L’arrivée en cours de scolarité explique en partie la proportion importante de jeunes qui optent pour les filières courtes de l’enseignement professionnel au sein de certaines populations, notamment d’origine portugaise. En ignorant ce facteur on risque d’ailleurs d’interpréter ces tendances comme la conséquence d’un modèle culturel supposé être défavorable à la poursuite des études. Au début des années quatre-vingt-dix, les jeunes âgés de 20 à 29 ans issus de l’immigration portugaise étaient moins de 50% à être nés en France(8), alors qu’aujourd’hui la génération des originaires du Portugal qui arrive à l’âge adulte est composée en majorité des natifs français. Cette évolution explique en partie le fait que les jeunes de cette origine s’alignent désormais sur leurs homologues d’origine française en termes de choix d’orientation et de taux d’accès aux études supérieures (9).
La part d’enfants et de jeunes migrants au sein de la population issue de l’immigration dans son ensemble n’est donc pas négligeable, tant aujourd’hui que par le passé. Selon les courants et l’ancienneté de leur implantation, elle concerne entre un cinquième et la moitié de la jeunesse issue de l’immigration.

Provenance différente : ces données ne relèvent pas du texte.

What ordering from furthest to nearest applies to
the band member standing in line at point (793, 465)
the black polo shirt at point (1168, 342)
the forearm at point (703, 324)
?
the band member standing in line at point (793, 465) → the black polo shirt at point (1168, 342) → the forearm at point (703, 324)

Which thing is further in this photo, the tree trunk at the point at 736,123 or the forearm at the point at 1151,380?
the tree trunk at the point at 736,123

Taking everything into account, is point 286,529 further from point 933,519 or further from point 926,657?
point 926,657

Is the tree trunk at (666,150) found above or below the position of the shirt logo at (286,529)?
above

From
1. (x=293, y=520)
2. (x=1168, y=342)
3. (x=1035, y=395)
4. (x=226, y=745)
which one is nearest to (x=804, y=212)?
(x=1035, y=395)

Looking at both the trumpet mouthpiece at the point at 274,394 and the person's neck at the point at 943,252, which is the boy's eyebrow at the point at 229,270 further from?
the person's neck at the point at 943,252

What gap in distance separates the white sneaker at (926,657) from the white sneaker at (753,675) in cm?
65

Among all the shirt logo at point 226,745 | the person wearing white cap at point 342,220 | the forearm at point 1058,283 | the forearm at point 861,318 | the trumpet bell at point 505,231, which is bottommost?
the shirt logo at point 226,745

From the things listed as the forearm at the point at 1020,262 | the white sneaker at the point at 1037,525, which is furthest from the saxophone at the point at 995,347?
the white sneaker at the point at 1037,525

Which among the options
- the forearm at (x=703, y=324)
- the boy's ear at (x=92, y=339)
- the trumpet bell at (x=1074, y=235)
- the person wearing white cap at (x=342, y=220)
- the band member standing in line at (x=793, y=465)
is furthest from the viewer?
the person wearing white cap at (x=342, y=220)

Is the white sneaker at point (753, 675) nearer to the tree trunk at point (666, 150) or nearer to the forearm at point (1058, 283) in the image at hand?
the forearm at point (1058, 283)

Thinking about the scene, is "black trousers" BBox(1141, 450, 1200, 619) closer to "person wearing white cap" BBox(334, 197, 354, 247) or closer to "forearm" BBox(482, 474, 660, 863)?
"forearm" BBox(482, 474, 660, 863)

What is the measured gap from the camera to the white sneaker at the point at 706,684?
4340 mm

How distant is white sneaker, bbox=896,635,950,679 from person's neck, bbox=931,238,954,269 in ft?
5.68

Pour cette raison, la question qui nous préoccupe ici de savoir quelle est l’incidence d’une arrivée en France en cours de scolarité sur le devenir des jeunes est pertinente tant du point de vue rétrospectif que dans la perspective d’une analyse des risques et des avantages associés au statut d’élève primo-arrivant.

Migrer en cours de scolarité : source de motivation et de vulnérabilité

De nombreuses recherches menées aux Etats-Unis sur les jeunes issus de l’immigration ainsi que quelques enquêtes menées en France démentent l’idée selon laquelle une arrivée au cours de la scolarité constituerait invariablement un obstacle à la réussite, même si, dans l’ensemble, le fait d’avoir passé plusieurs années scolaires à l’étranger rend les élèves plus vulnérables à la déscolarisation (10), au redoublement et à l’orientation dans les sections d’éducation spécialisée. L’enquête de Louis-André Vallet et Jean-Paul Caille portant sur les parcours scolaires des élèves étrangers ou issus de l’immigration dans l’école et le collège français montrent par exemple que le fait d’avoir passé une ou deux années scolaires hors de France (par rapport au fait de n’avoir passé aucune année scolaire à l’étranger) constitue un avantage très significatif concernant la probabilité d’avoir reçu une proposition d’orientation en seconde générale ou technologique quatre ans après l’entrée au collège. En revanche, au-delà de trois ans, les études à l’étranger constituent un léger désavantage (11).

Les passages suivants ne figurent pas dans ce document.